Начиналось окружение Царицына донской армией, — третье по счету с августа месяца. На этот раз генерал Мамонтов брал Царицын в клещи, с флангов. Верстах в пятидесяти севернее города три конных полка генерала Татаркина внезапным ударом прорвали фронт и выскочили к Волге около поселка Дубовка.
На день позже, на юге под Сарептой, стала наступать конница генерала Постовского. Сарепту прикрывали части Стальной дивизии Дмитрия Жлобы.
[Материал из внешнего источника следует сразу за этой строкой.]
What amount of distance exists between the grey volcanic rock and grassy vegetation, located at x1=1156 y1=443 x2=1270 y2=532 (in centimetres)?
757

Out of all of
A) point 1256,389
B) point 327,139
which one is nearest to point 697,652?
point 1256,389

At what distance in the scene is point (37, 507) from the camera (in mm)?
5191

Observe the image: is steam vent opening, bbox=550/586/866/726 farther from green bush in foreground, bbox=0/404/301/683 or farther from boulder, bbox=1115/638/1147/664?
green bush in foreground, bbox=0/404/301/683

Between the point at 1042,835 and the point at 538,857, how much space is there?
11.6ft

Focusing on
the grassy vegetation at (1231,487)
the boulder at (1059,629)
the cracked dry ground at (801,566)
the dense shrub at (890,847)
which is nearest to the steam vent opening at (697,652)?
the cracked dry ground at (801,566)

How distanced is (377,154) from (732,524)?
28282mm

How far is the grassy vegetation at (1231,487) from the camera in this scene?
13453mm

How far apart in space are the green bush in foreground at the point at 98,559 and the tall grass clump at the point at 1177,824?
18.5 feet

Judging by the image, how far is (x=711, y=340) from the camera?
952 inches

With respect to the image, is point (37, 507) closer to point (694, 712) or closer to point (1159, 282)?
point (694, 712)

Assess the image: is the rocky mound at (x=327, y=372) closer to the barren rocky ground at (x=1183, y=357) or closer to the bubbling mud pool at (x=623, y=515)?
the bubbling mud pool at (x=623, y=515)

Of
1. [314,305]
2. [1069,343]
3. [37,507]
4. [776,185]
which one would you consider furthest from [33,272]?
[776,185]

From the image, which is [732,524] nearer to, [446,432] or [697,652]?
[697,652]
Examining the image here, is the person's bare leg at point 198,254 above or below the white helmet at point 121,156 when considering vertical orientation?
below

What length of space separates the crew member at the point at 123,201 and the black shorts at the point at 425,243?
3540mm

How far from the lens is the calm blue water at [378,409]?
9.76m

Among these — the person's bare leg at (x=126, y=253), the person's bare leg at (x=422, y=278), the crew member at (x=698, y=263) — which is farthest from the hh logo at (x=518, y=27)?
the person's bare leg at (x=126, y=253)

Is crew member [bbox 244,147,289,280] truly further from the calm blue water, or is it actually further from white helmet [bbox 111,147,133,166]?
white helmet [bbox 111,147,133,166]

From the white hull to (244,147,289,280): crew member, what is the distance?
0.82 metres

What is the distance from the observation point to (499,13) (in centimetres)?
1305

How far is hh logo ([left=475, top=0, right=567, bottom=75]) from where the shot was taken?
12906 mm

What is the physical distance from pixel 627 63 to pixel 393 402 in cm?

Самого Жлобы уже не было: он разругался с военсоветом, запретившим ему самоснабжение и своевольство, и, опасаясь ареста, кинулся в Москву — жаловаться. В Стальной дивизии шло брожение, — одни говорили, что батько Жлоба вернется командармом, другие, что батько арестован и «треба всей громадой» идти на Царицын — выручать его, но больше верили слухам, что батько бежал в Астрахань и там собирает вольницу. Тысячи полторы конных бойцов, снявшись с фронта, переправились через Волгу и ушли левым берегом на Астрахань. Стальная дивизия была растрепана, генерал Постовский занял Сарепту и навис с юга над Царицыном.
В предвидении этих фланговых ударов военсовет Десятой еще за неделю до того стал сосредоточивать ударную группу из двух кавалерийских бригад: доно-ставропольской и бригады Семена Буденного. Но они не успели соединиться, — произошел прорыв, и всю силу удара приняли на себя доно-ставропольцы. На помощь к ним день и ночь гнал коней Буденный.
К месту сосредоточивания ударной группы были брошены качалинцы. Весь остаток дня и с коротким привалом всю следующую ночь полк двигался в направлении на мутное зарево в морозной мгле. Оно сбивало свет зари; солнце поднялось правее его, лишь ненадолго показавшись между раскалившимися, как медь, слоистыми тучами.
Телегин, Иван Гора и Сапожков ехали верхами, позади них по снежной степи во много рядов растянулись телеги с красноармейцами, пушки и обозы. Вдалеке маячили конные разведчики. Оба командира и комиссар с удивлением слушали сердитые вздохи артиллерийской стрельбы, доносившиеся не так уже издалека. Они пустили коней рысью, опередив полк — съехались, остановились и, вынув из планшета карту, стали рассматривать ее. Место, куда приказано было прибыть полку, находилось еще далеко, но слышимость орудийной стрельбы указывала, что фронт придвинулся. Связи у них с ним не было ни по проволоке, ни по конной цепочке. Такая неясность могла быстро повернуться гибелью.
— Степь проклятая, ползем, как жуки по скатерти, — сказал Иван Гора, — хорошо, если казачишки нас еще не выследили.
— Ну, как не выследили, — сказал Телегин, — у них своя почта, от самых хуторов за нами следят.
Сапожков, нахлобучив папаху по самые брови, ускакал к разведчикам.
Подходили передние воза на тяжело дышащих, косматых от пота лошадях. Иван Ильич приказал соскочившим красноармейцам бежать — махать и кричать отставшим, чтобы подтягивались и держались плотнее. Пробираясь между телегами, он увидел Кузьму Кузьмича, обвязанного по ушам тряпицей, — он правил лошадью; на куче декораций сидела Даша, в башлыке, в нагольном белом кожухе, лицо ее было, как у маленькой, ярко-румяное и заспанное. Щурясь от снежного света, она что-то закричала ему, но за скрипом телег, шумным говором он ничего не расслышал. Потом увидел Агриппину, сидевшую с тремя красноармейцами, — она тоже что-то начала кричать, указывая варежкой на небо. Чего ей там понадобилось? Иван Ильич запрокинулся в седле. Ясно виднелся самолет — черной птичкой, пониже слоистого облака, под которым расходились мглистые солнечные лучи.